Much of Panetta’s experience at the Bank of Italy has been in dealing with the country’s troubled banking system and helping to rescue banks that were in trouble, of which there is no shortage in Italy (exhibit A: Banca Monte dei Paschi di Siena SpA). He’s criticized the way the European authorities dealt with Italian banks, arguing that the rules imposed on them aren’t suited to the country’s banking system. He also opposed “bail-in rules, which ensure that shareholders and creditors shoulder some of the cost of rescues along with governments. I’m sure he will have some animated conversations with his new colleague, Bundesbank President Jens Weidmann.

(Mr. Coure will speak at an event in Brussels this evening, but there’s no indication whether this will be a substantial policy speech or simply a farewell event.)
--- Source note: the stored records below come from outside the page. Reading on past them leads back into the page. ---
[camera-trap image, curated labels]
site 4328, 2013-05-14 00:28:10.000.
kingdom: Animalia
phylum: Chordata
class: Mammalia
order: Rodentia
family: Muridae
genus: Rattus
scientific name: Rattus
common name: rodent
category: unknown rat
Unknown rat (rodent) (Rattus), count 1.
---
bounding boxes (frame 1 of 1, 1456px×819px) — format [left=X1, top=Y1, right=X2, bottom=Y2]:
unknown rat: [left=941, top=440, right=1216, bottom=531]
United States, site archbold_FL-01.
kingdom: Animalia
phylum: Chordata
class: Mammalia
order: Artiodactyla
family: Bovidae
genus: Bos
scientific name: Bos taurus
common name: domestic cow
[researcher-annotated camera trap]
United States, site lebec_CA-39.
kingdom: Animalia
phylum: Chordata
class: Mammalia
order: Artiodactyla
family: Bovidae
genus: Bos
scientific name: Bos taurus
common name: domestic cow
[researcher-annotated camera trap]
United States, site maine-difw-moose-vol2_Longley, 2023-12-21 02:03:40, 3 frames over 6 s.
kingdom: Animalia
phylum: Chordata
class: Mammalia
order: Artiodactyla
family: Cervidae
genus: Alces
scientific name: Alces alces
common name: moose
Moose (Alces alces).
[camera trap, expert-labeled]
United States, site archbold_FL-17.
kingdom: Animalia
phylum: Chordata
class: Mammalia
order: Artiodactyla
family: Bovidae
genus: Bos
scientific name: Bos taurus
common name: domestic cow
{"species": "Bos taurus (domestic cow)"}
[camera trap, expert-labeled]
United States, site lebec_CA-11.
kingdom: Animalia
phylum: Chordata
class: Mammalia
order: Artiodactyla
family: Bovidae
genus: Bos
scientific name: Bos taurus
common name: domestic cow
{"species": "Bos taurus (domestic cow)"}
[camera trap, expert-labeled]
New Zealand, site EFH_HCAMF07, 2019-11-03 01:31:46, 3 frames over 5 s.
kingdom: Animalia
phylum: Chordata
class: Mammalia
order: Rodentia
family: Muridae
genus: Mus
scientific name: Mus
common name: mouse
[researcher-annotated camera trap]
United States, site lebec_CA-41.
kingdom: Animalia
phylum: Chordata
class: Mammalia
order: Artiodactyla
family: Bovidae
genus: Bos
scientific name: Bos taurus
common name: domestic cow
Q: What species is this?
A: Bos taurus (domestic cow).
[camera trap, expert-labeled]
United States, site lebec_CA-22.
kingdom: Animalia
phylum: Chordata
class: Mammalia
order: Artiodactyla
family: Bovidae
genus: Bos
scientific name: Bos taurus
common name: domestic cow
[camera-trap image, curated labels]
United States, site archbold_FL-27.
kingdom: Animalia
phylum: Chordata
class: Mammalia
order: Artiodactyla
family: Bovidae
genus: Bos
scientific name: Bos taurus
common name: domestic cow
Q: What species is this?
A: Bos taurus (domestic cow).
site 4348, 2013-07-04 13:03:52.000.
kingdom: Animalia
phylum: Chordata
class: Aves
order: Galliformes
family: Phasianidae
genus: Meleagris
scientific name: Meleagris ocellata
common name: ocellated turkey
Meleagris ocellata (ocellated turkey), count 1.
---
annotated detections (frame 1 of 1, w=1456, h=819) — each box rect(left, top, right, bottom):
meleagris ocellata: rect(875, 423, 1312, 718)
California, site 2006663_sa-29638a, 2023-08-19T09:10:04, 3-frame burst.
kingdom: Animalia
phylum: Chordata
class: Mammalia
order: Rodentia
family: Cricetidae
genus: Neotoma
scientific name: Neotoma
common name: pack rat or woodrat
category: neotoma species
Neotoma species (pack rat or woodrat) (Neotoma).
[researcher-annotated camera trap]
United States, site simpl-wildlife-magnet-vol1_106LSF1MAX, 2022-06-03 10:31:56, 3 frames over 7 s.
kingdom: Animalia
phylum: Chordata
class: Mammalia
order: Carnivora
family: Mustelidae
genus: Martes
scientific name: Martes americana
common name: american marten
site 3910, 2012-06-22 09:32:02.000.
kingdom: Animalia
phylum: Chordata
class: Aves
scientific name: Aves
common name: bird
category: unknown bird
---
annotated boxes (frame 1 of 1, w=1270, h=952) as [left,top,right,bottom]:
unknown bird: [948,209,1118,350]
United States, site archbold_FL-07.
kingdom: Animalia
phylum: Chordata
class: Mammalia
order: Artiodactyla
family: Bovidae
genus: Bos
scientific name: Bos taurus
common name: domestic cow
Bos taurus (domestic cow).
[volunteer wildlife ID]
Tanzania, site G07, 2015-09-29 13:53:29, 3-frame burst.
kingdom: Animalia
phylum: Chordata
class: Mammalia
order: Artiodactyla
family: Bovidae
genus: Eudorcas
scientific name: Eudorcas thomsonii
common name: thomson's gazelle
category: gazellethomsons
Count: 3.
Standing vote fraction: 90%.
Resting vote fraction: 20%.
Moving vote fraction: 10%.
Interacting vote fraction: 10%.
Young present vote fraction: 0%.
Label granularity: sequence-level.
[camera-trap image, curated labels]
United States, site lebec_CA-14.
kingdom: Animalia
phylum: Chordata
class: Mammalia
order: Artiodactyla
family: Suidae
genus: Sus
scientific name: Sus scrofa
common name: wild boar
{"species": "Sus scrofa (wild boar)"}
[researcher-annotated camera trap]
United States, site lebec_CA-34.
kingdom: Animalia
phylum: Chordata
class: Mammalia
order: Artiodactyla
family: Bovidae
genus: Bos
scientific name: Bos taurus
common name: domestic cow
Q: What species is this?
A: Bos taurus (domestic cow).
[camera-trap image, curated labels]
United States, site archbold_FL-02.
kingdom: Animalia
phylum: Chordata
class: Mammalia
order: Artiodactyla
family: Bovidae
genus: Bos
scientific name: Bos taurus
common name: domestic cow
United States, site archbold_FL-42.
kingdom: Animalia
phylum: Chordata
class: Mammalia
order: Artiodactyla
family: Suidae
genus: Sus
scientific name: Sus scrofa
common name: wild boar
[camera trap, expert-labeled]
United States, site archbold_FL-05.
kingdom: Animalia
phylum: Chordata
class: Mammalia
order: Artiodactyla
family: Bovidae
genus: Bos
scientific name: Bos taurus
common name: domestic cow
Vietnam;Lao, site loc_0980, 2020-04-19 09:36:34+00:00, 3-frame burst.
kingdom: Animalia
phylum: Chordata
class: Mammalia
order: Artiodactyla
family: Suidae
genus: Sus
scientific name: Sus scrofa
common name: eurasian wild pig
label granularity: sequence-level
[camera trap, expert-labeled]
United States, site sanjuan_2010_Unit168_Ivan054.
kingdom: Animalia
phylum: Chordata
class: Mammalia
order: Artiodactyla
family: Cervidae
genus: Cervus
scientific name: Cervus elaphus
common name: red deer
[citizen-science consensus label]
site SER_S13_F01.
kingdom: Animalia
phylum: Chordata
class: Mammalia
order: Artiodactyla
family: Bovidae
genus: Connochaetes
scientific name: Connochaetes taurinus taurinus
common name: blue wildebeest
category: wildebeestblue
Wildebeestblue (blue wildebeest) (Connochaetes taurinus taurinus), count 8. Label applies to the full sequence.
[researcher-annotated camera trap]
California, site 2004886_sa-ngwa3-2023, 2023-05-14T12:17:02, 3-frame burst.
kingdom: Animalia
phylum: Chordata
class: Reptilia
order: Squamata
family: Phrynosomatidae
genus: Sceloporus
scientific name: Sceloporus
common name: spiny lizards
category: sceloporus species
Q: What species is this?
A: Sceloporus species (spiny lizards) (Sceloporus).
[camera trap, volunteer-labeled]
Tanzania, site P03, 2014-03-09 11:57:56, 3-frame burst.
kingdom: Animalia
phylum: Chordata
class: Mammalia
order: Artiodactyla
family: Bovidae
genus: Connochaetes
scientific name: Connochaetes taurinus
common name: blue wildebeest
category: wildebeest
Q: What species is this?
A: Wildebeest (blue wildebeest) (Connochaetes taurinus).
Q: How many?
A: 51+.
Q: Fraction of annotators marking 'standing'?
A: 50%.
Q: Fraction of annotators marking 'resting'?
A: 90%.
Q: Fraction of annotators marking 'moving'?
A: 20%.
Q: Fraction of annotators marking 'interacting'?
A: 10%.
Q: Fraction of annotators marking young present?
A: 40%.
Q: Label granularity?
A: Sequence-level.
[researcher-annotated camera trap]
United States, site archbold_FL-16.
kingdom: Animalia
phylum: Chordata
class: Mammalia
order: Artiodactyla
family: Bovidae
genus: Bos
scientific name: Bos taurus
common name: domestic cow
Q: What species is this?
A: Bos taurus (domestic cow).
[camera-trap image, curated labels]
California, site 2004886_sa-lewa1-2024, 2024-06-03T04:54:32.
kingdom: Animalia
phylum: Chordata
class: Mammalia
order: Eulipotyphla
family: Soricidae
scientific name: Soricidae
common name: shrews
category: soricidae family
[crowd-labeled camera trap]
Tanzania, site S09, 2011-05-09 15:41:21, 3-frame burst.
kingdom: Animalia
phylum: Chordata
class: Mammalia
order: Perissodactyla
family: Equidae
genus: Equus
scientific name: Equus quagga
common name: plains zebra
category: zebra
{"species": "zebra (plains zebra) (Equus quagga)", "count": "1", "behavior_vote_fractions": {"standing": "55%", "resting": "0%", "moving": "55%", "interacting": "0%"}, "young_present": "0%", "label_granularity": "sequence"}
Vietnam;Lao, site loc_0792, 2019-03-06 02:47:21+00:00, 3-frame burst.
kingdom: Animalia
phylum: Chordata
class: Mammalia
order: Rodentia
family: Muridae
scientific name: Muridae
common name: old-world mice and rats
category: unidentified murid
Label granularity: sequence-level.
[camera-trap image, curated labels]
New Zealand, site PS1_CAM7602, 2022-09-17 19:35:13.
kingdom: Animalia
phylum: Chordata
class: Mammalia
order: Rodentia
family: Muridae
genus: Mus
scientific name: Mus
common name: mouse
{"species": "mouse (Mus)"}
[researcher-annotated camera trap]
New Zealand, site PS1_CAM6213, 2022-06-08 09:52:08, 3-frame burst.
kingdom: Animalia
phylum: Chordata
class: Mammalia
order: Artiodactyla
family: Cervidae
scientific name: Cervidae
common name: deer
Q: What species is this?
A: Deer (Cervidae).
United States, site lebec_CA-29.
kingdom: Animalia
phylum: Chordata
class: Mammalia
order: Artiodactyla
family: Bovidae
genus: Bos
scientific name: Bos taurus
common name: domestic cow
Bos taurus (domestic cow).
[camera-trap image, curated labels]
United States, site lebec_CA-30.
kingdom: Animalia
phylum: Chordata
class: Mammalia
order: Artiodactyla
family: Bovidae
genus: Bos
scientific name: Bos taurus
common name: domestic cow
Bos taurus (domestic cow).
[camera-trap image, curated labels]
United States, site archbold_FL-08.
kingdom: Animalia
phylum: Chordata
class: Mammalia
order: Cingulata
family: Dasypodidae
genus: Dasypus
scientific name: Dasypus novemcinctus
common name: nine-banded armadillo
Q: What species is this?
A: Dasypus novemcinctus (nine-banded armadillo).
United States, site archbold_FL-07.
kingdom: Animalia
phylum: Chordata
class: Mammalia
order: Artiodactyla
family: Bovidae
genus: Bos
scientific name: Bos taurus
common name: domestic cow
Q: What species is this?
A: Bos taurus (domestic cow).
Next we have Isabel Schnabel, Professor of Financial Economics at the University of Bonn and Member of the German Council of Economic Experts.  Her research focuses on financial stability, banking regulation, international capital flows, and economic history. She’s slated to replace Sabine Lautenschläger, another German, who was Vice-Chair of the ECB’s Supervisory Board, which supervises the banking system. Lautenschläger had been a vocal critic of the ECB’s quantitative easing (QE) program. She quit the ECB Board in September, the third German member to do so before the end of their term. Her roles on the Supervisory Board and the Single Supervisory Mechanism (SSM), the EU bank licensing authority, are now held by Yves Mersch. His term on the Executive Board ends in December 2020. It’s not clear (to me at least) whether Schnabel will take over his duties at that point, but I would imagine so, especially considering the criticism that the ECB has received for not having enough women in positions of power. Mersch, who’s from Luxembourg, has been relatively hawkish on interest rates but publicly supported the ECB’s QE program. The market will be curious to hear what if anything Schnabel has to say on this matter. Will she continue to plow the furrow of Teutonic monetary rectitude that her countrymen traced before her, or will she go along with the majority view?

Aside from that, the European and US days are virtually devoid of interest.

The UK construction PMI was always a second-tier announcement, and now that Markit is producing a preliminary version of the UK manufacturing and service-sector PMIs, which are both out already, this is likely to fall even further between the cracks – especially when the election is now less than 10 days away. Anyway both the manufacturing and service-sector PMIs fell in November, although the final manufacturing index was revised up somewhat. It will be nice if this index manages the small gain that the market is looking for, but frankly it’s so far below the 50 line that I don’t think it matters. GBP neutral or even negative as it’s not showing any substantial recovery from the current low levels.

After that, we have to wait until the Asian day starts up and Australia announces its Q3 GDP. The day after the Reserve Bank of Australia (RBA) met, this might not have as much impact as if it were coming right before a meeting and could affect the policy decision. The next RBA policy meeting isn’t until 4 Feb., so there will be more indicators than usual out before that one (the RBA holds 11 meetings a year, January being the only month when they don’t meet). Growth is expected to continue at the same qoq pace as before, in fact to the same as in Q1 and Q2. However, I wonder if the figures might beat expectations. The RBA yesterday said that “After a soft patch in the second half of last year, the Australian economy appears to have reached a gentle turning point. The central scenario is for growth to pick up gradually to around 3 per cent in 2021.” Maybe they know something we don’t? AUD positive, perhaps.

After Saturday and Monday’s better-than-expected China PMIs, today’s Caixin service sector PMI is expected to be little changed and probably won’t attract that much attention.